Abajo, en la calle, Raymond vio a otro grupo de policías en la acera de delante del hotel. Este grupo era distinto de los agentes de patrulla que había visto antes. Llevaban casco y chalecos antibalas, e iban armados con armas automáticas. Se apartó de la ventana al ver que algunos miraban hacia las plantas superiores del hotel. Eran un equipo del SWAT y parecía que estuviesen preparándose para entrar en el hotel.
– Baronesa, comandos especiales de policía se han congregado delante del hotel.
– Quiero que te olvides de ellos y que me escuches, cariño; escucha mi voz -dijo, en un tono sereno y expeditivo-. Ya sabes lo que quiero oír. Dímelo, dímelo en ruso.
– Yo… -vaciló, con los ojos fijados en la calle. El equipo del SWAT no se había movido, sus agentes seguían en el mismo lugar de antes.
– Dímelo -le ordenó.
– Vsay -empezó, lentamente-. Vsay… ego… sudba…V rukah… Gospodnih.
– Otra vez.
– Vsay ego sudba V rukah Gospodnih -repitió, esta vez con la voz más fuerte y convincente.
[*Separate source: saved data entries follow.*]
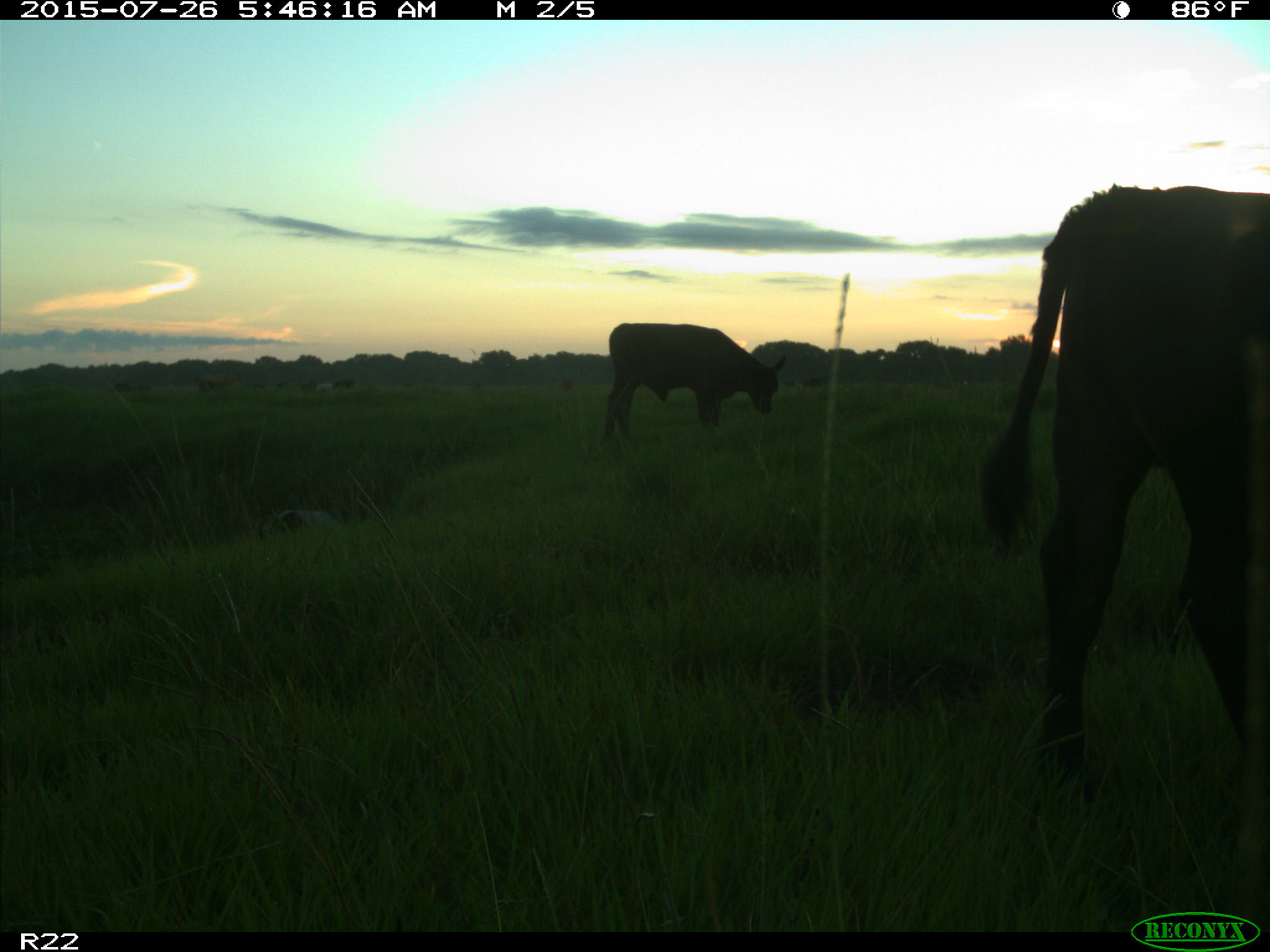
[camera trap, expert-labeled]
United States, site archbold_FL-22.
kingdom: Animalia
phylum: Chordata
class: Mammalia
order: Artiodactyla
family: Bovidae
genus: Bos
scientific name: Bos taurus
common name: domestic cow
Bos taurus (domestic cow).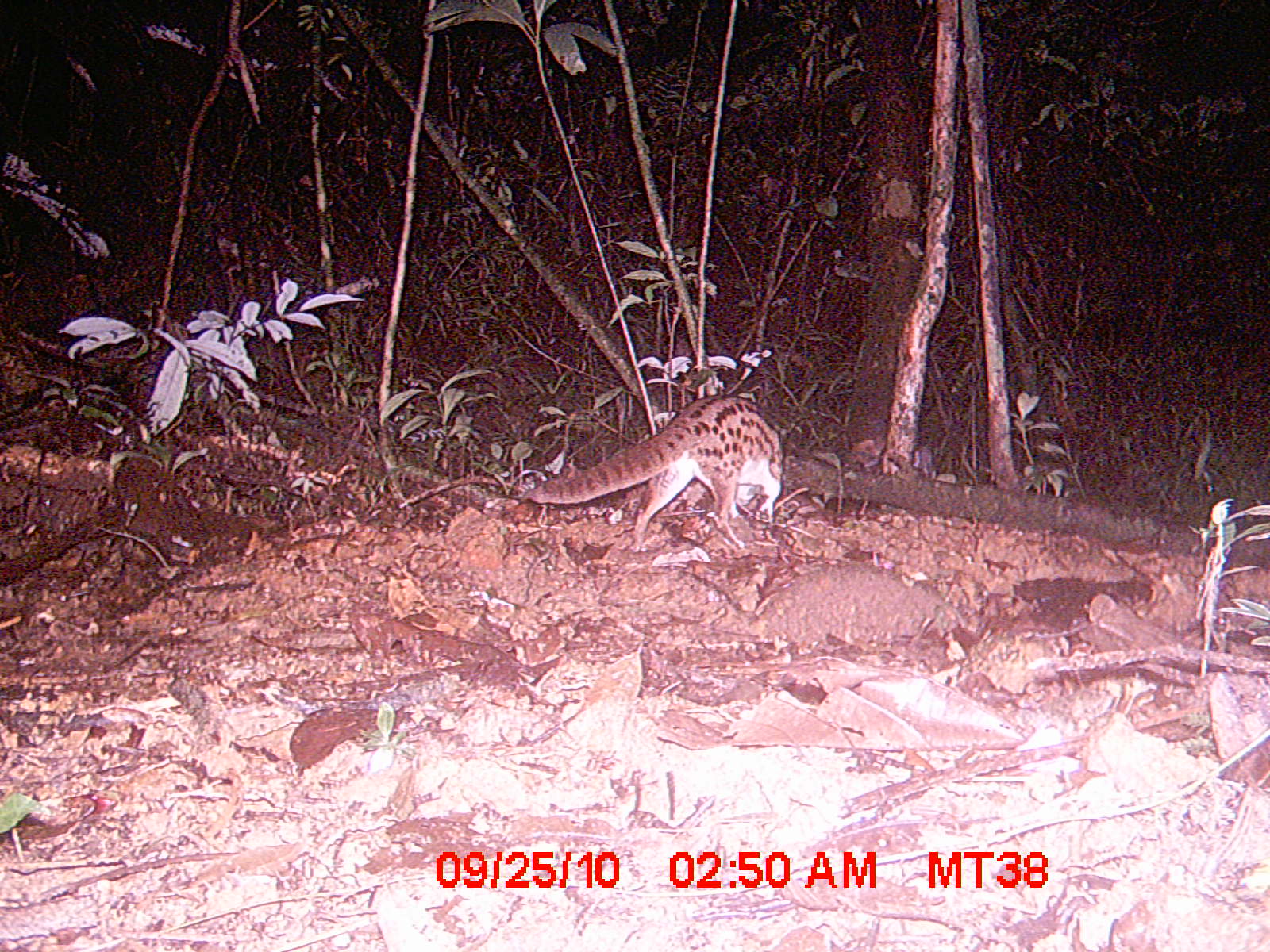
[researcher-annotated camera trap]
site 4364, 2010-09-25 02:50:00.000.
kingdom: Animalia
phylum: Chordata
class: Mammalia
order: Carnivora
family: Eupleridae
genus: Fossa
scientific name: Fossa fossana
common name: fanaloka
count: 1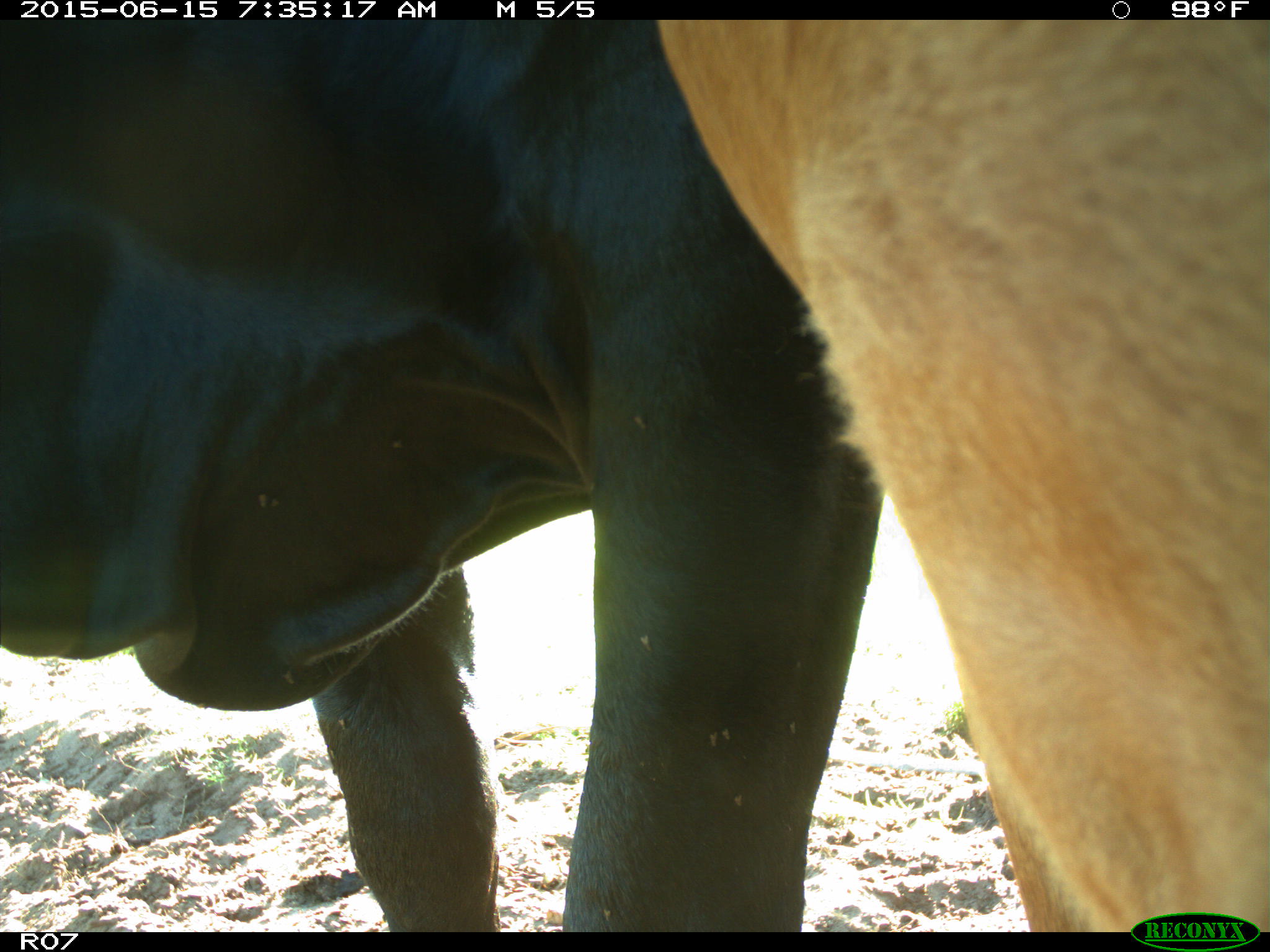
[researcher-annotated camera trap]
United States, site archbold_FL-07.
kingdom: Animalia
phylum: Chordata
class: Mammalia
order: Artiodactyla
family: Bovidae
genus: Bos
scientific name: Bos taurus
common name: domestic cow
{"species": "Bos taurus (domestic cow)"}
Vsay ego sudba V rukah Gospodnih. Todo su destino está en las manos de Dios. Era un dicho popular ruso, pero ella lo había personalizado para que significara «de él». El destino del que hablaba era el suyo propio; Dios lo dirigía todo, y todo pasaba por un motivo. De nuevo, Dios le estaba poniendo a prueba, ordenándole que se levantara y encontrara una salida, porque era seguro que había una.
– Vsay ego sudba V rukah Gospodnih -dijo otra vez Raymond, repitiendo el dicho como un mantra que tal vez había repetido diez mil veces en su vida, exactamente del mismo modo que ella se lo enseñó cuando era niño.
– Otra vez -le susurró ella.
– Vsay ego sudba V rukah Gospodnih. -Ahora ya no estaba concentrado en la policía sino en lo que estaba diciendo, y lo decía como una promesa, llena de fuerza y de hechizo, como un juramento de fidelidad hacia Dios y hacia él mismo.
– Así, cariño, ¿lo ves? Cree en la Providencia, en tu formación y en tu inteligencia. Hazlo y el camino se abrirá ante ti. Con la policía, con Neuss, y luego el viernes con nuestro queridísimo… -hizo una pausa y él pudo sentir las décadas de odio acumulado explotar cuando pronunciaba su nombre-, Peter Kitner.